The increasing demand for more flavored and complex beers encourages the investigation of novel and non-conventional yeasts with the ability to provide a combination of bioflavoring and low ethanol yields. The present study identified 22 yeasts isolated from different brewing sources, including the fermentation by-products known as yeast sludges, and characterized a selection of strains to find the more suitable for the aforementioned aims. HPLC and GC-FID analysis of its brewing products were performed. The most promising results were obtained with the non-conventional yeasts Pichia kudriavzevii MBELGA61 and Meyerozyma guilliermondii MUS122. The former, isolated from a Belgian wheat beer sludge, was capable of growing in wort (17.0°Bx., 20 °C) with very low ethanol yields (1.19 % v/v). Besides, upon mixed fermentations with Saccharomyces cerevisiae, was suitable to produce volatile compounds such as ethyl acetate, 2-phenyl ethanol and isoamyl alcohol, with characteristic fruity notes. M. guilliermondii MUS122, isolated from a golden ale beer sludge, partially attenuated the wort with low production of ethanol and biomass. In addition, provided some fruity and floral nuances to the aroma profile of mixed fermentations with brewer's yeast. The results suggest that these strains favor the development of more fruity-flowery aroma profiles in beers. Furthermore, they are suitable for use in mixed fermentations with Saccharomyces brewer's strains, although the ethanol level did not decrease significantly.

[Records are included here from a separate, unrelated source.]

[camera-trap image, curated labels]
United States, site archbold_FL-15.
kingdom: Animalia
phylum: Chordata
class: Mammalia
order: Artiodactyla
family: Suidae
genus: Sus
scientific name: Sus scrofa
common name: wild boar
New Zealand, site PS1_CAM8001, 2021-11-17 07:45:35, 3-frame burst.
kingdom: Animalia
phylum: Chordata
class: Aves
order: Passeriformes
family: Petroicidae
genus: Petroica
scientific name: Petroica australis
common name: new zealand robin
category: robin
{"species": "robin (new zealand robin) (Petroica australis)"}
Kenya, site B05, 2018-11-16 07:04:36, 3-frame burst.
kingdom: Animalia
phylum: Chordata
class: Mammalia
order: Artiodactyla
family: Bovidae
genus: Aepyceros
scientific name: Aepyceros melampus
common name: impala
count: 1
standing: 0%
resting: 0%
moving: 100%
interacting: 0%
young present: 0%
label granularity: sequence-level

Generation of intra- and interspecific Saccharomyces hybrids with improved oenological and aromatic properties

Non-wine yeasts could enhance the aroma and organoleptic profile of wines. However, compared to wine strains, they have specific intolerances to winemaking conditions. To solve this problem, we generated intra- and interspecific hybrids using a non-GMO technique (rare-mating) in which non-wine strains of S. uvarum, S. kudriavzevii and S. cerevisiae species were crossed with a wine S. cerevisiae yeast. The hybrid that inherited the wine yeast mitochondrial showed better fermentation capacities, whereas hybrids carrying the non-wine strain mitotype reduced ethanol levels and increased glycerol, 2,3-butanediol and organic acid production. Moreover, all the hybrids produced several fruity and floral aromas compared to the wine yeast: β-phenylethyl acetate, isobutyl acetate, γ-octalactone, ethyl cinnamate in both varietal wines. Sc × Sk crosses produced three- to sixfold higher polyfunctional mercaptans, 4-mercapto-4-methylpentan-2-one (4MMP) and 3-mercaptohexanol (3MH). We proposed that the exceptional 3MH release observed in an S. cerevisiae × S. kudriavzevii hybrid was due to the cleavage of the non-volatile glutathione precursor (Glt-3MH) to detoxify the cell from the presence of methylglyoxal, a compound related to the high glycerol yield reached by this hybrid. In conclusion, hybrid generation allows us to obtain aromatically improved yeasts concerning their wine parent. In addition, they reduced ethanol and increased organic acids yields, which counteracts climate change effect on grapes.